Mittleman’s executors filed a federal estate tax return claiming a marital deduction 5 based on the value of the estate left in the trust. The Commissioner disallowed the deduction and assessed a deficiency. 6 The Tax Court sustained the Commissioner. 7 We reverse. We hold that the relevant features of the trust, ascertained by interpretation of the ninth paragraph of the will, qualify the trust res for the deduction sought.

I

Interests in property passing from a decedent to the surviving spouse may qualify for a deduction from the gross estate, to a maximum of one-half of its value, in determining the taxable estate. 8 The purpose underlying the deduction is equalization of the tax burden on taxpayers in common law states vis-avis those in community property jurisdictions. 9 While the surviving spouse is relieved of the tax on the deductible portion of the decedent’s estate, that portion may eventually be taxed either as a part of the surviving spouse’s estate or as a gift in the event of a gratuitous inter vivos transfer. 10

Consistently with the theme of uniformity, Congress has limited the availability of the deduction to interests approximating the outright ownership which the surviving spouse acquires under the community property system. Accordingly, the deduction is unavailable for “terminable interests” 11 — those *135 which will expire by lapse of time or on the occurrence or nonoccurrence of a contingency. 12 The trust before us may, however, fall within an apparent— though hardly a real — exception to the terminable-interest rule. 13 When a trust instrument confers a life estate — a terminable interest — and couples it with a general power of appointment over the trust principal, the life interest, though less than outright ownership, may nonetheless win the deduction. 14 To qualify for this exception, the trust must meet specific standards, including requirements that the surviving spouse be entitled to the entire income from the trust or some part thereof, and that the income be payable no less frequently than annually. 15

*136 In the Tax Court’s view, Ms. Mittleman’s right did not extend to all of the income from the trust created by her husband’s will, or to income distributions annually or more often. 16 The court reached these conclusions by the process of “[fjoeusing on the first two requirements of the regulation, 17 and comparing them with the language of the ninth paragraph of the decedent’s will . .” 18 The court felt that “[ajccording to the plain terms of the will provision, [Ms.

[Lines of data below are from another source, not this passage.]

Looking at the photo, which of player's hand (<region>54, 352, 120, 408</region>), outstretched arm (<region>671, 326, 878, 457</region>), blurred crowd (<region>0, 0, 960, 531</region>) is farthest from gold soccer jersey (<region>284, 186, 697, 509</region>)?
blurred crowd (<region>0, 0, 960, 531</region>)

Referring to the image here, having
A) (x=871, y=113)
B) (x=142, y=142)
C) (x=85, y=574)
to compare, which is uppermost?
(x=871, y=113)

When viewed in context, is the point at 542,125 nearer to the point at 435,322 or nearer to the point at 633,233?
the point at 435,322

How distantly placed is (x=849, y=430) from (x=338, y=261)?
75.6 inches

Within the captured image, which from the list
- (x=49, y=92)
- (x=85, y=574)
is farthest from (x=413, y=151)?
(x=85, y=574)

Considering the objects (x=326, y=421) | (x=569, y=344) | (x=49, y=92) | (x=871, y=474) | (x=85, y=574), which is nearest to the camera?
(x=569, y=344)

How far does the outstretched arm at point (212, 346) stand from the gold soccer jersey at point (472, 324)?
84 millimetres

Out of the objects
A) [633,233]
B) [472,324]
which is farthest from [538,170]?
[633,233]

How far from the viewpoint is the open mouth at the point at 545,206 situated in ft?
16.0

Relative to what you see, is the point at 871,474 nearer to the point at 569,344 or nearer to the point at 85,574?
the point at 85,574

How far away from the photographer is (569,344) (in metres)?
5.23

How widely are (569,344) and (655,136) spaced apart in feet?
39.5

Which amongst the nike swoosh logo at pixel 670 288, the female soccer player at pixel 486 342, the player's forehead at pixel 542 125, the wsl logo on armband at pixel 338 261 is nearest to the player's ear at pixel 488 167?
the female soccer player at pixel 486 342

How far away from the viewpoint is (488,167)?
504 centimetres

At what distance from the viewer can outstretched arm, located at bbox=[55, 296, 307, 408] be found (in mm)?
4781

Mittleman] is entitled to support and maintenance for her remaining life, not to ‘all of the income’ from the residue of the estate. Nor is she entitled to the income ‘annually or at more frequent intervals.’ ” 19 The court was unable to “agree with [appellants] that the wife had such command over the income that it was virtually hers.” 20 “If,” the court said, “the trust’s income exceeded that which was sufficient for her ‘support, maintenance, welfare and comfort,’ 21 she would have no right to receive excess income. In such event, the power to invade corpus lodged in subparagraph b of the ninth paragraph 22 would not come into play.” 23

We think the Tax Court erred in its decision, primarily because of the limited scope of its inquiry. The court probed no deeper than the bare language of the ninth paragraph of the will, 24 and grounded its interpretation of that paragraph on what it took to be “the plain terms of” that provision. 25 Had the court delved further and considered additional manifestations of testamentary intent, it would have been readily apparent that the terms of paragraph nine were not nearly as plain as at first blush they might seem to be, and that other factors speak more eloquently than the testator’s pen.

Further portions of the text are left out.